Republican legislation also ignores the fact that cartels in Mexico operate almost exclusively with guns smuggled in from the U.S. in defiance of Mexico’s gun laws, some of the most stringent in the world. Imagine if Mexico were planning to invade the U.S. to attack American gun companies, which make products known to kill tens of thousands of Mexicans each year and which refuse to take basic steps to stop gun smuggling.

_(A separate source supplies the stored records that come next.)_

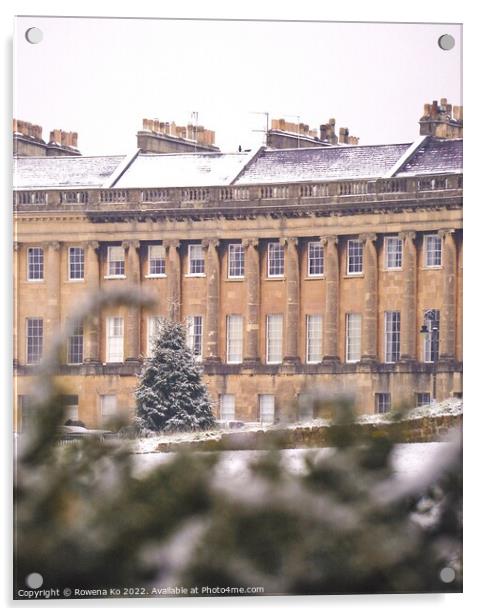 Royal Crescent in snow Acrylic by Rowena Ko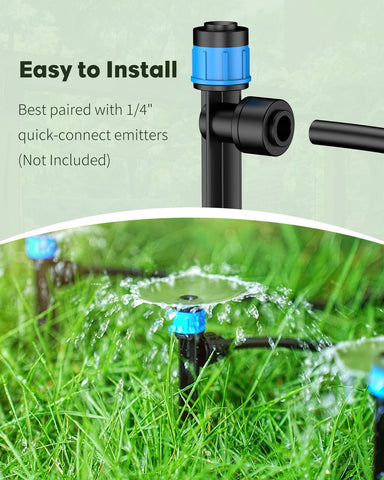 Pawfly flexible polyethylene drip tubing fits tight spaces and complex layouts.
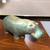 Carved Stone Hippo Figurine - Vintage Carved Hippopotamus Decor. 2 thumbnail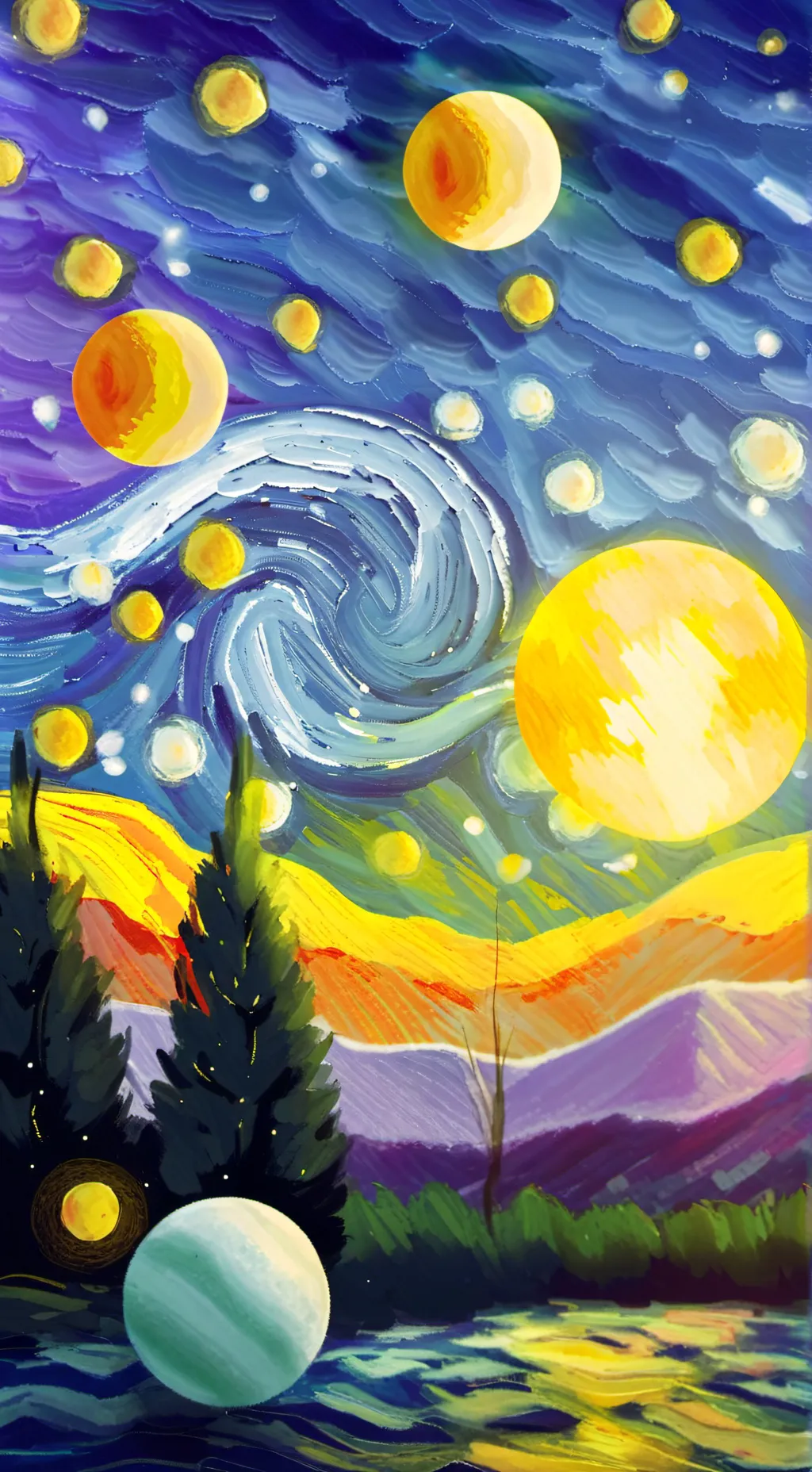 ai character: SolarBalls :DD! background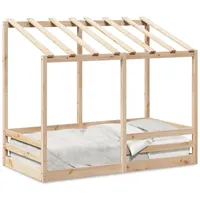 VidaXL Kinderbett mit Dach 80x160 cm Massivholz Kiefer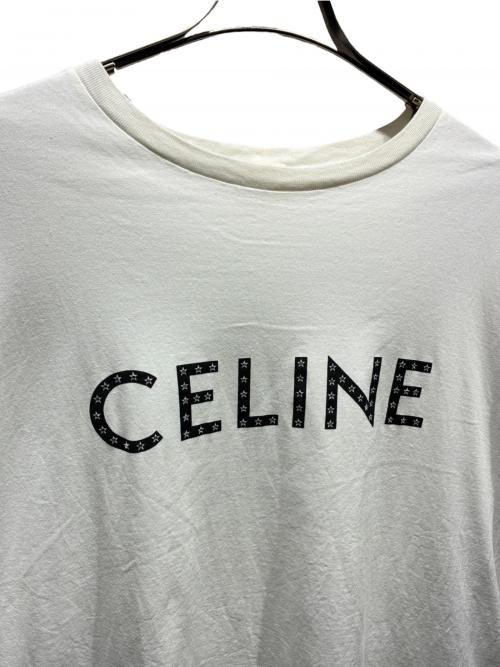 CELINE（セリーヌ）CELINE (セリーヌ) スタープリント ラインストーン/2X47F671Q ホワイト サイズ:Mの古着・服飾アイテム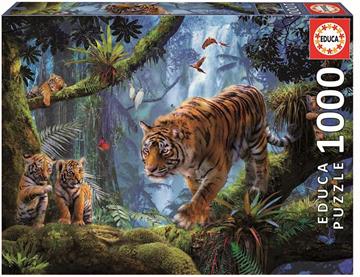 Imagen de Puzzle1000 Piezas Tigres En el Arbol 
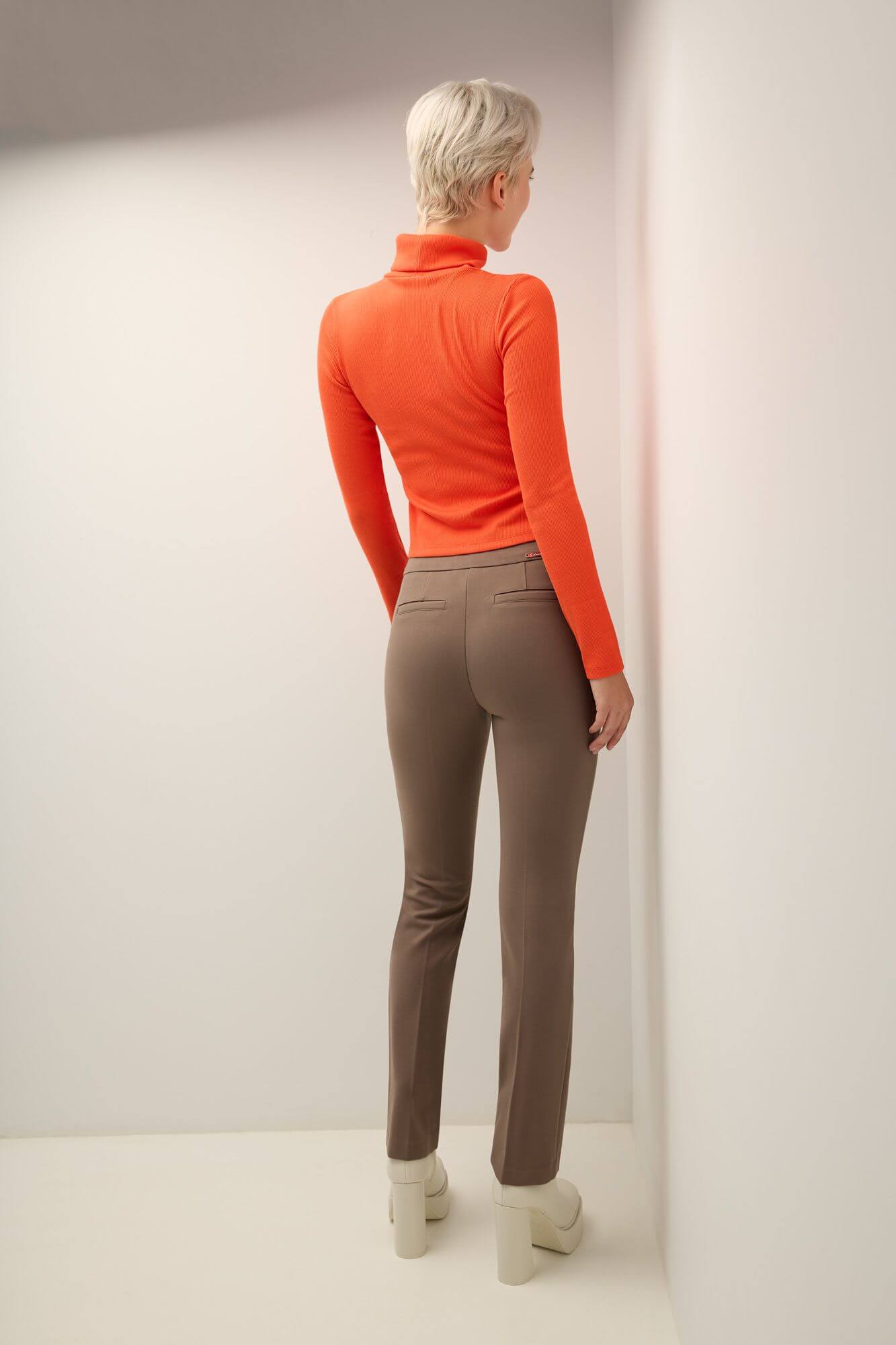 Secret Figure Pull-on Straight Pants with Tummy Control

Instead, Mexico is merely suing the gun manufacturers.


This critique could be deflected by the contention that the people killed in Mexico are other narcos and that narcos killing narcos is certainly not the equivalent of narcos killing Americans, via drug overdoses.  It could also be neutralized by the view that Mexican deaths are no counterweight to American deaths because Mexican lives are worth less.  This would be the basic moral conclusion of nationalism.  Our lives matter more than theirs - or anyone else’s. 


Another topic to discuss with regard to Guerrero’s op ed is the reporting of the El Proceso on alliances between U.S. and Mexican narco-traffickers - another facet of the U.S. denial of its own agency in this issue.  The U.S. DEA produces maps that divide the U.S. into different territories of the major drug cartels in Mexico - with some regions controlled by the Sinaloa Cartel, others by the Zetas, others by the CNGJ, and so forth.  The Mexican cartels operate through various U.S. street gangs.  There is a notable asymmetry here:  their cartels and our street gangs, as Marcelo Ebrard, the former secretary of foreign affairs for Mexico (under AMLO) and current candidate for President in 2024 points out.  Americans think there are no cartels in the United States.  This is part of the discourse of the war on drugs that Zavala discusses - and the discourse, with its various categories, serves, once again, to externalize the issue.  Ebrard formulates several other observations regarding the DEA’s framing of the narco-trafficking.  If there are Mexican cartels that are operating in U.S. territory, then why can’t the U.S. control them. “They have to underscore that the problem is external,” continues Ebrard, “if not, then the narrative of the DEA would have to explain why they cannot stop the internal distribution.”  The DEA can never explain why they cannot disarticulate the activities of Mexican cartels in the United States.


A final issue, outside of the context of the Guerrero op ed is the historical relationship between the state and narco-trafficking in Mexico.  According to Alejandro Merch, this is part of the political economy of policing in Mexico, where the police facilitate the repression of social movements and armed insurgencies - key to Mexico’s historical trajectory of dependent development - while constructing protection rackets through which they can direct benefits to themselves.  These protection rackets entail state patronage of various criminal activities - prostitution, car theft rings, and narco-trafficking among them.  These patronage networks have shifted from the state to federal level of the course of the 20th century, as Benjamin Smith discusses in The Dope.  At the point where federal authorities, such as the PJF, conducted a hostile takeover of existing trafficking networks - selecting traffickers and logistically facilitating the international movement of drugs (in this case, cocaine), the Mexican government began to characterize traffickers as cartels - vertically organized, autonomous organizations, rather public/private partnerships in crime.  The key point to emphasize here is the context of these partnerships, which is the Mexican state’s project of pacification, carried out by dirty wars in the 1970s and the imposition of neoliberal austerity in the 1980s and 1990s, complete with the repression of insurgent social movements from below.  So, in short, narco-trafficking is the blowback from resource extraction.     


But the right wing elites that are pushing the proposal of war want to have their cake and eat it too.  They want more border security, more arms spending, more opportunities for resource extraction, and they want the political benefits of waging a righteous conflict against bad Mexicans - a thinly veiled race war - which can re-energize their grievance based political coalitions.